A case study in being nearby

by Benjamin Kabak June 10, 2011
written by Benjamin Kabak on June 10, 2011

While discussing the suburban payroll tax revolt last night, I briefly alluded to USB’s looming decision to move back to Manhattan. I went to spend a little bit more on that story tonight as it highlights the importance of both fast transit for the suburbs and the allure of being close to it all.

The story goes a little bit something like this: In 1996, UBS garnered headlines when it became one of the first major financial institutions to move its headquarters out to Stamford, Connecticut. Thanks to some generous tax breaks by the state as well as the promise of subsidized office construction, the company parked its trading floor, the largest in the world, nearby the Stamford Metro-North stop.

Now, they want to move back. And why? Because they’re just too far away from where people live. Charles V. Bagli has more and his writing is very telling:

Now, though, UBS is having buyer’s remorse. It turns out that a suburban location has become a liability in recruiting the best and brightest young bankers, who want to live in Manhattan or Brooklyn, not in Stamford, Conn., which is about 35 miles northeast of Midtown. The firm has also discovered that it would be better to be closer to major clients in the city.
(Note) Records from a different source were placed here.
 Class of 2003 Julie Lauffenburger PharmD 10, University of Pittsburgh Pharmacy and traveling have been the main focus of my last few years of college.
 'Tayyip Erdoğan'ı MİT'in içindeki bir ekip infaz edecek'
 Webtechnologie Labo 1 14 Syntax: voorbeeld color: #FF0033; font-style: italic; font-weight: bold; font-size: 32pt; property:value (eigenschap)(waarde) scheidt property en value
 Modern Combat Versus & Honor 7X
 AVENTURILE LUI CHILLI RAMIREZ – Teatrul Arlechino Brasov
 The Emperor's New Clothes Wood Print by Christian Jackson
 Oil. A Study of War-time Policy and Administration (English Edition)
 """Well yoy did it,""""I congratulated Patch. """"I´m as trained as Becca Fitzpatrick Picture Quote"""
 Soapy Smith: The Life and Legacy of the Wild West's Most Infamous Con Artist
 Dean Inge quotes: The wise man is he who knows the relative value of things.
As a result, UBS is seriously considering a reverse migration that would bring its investment banking division and up to 2,000 bankers and traders back to Wall Street and a new skyscraper at the rebuilt World Trade Center, according to real estate executives and city officials.

“They just can’t hire the bankers and traders they need,” said one landlord who has spoken with UBS but requested anonymity so as not to alienate a potential tenant.

A piece in today’s Times delves even further into the employee reaction to this news. “I live in Manhattan, so I do the reverse commute,” Jon Gimpel, a UBS employe, said. “The train ride is like 45 minutes, then I ride my bike through Central Park to get home. If UBS moves back to Manhattan, I’ll save $300 a month in train fare and major aggravation. Awesome.”

And that’s the truth of it. Right now, people — especially younger people — want to be close to the city. They want to be able to commute to work with one fare card or walk or bike. They don’t the aggravation of a long train ride to and from work every day. They want, in a nutshell, the pinnacle of transit-oriented development.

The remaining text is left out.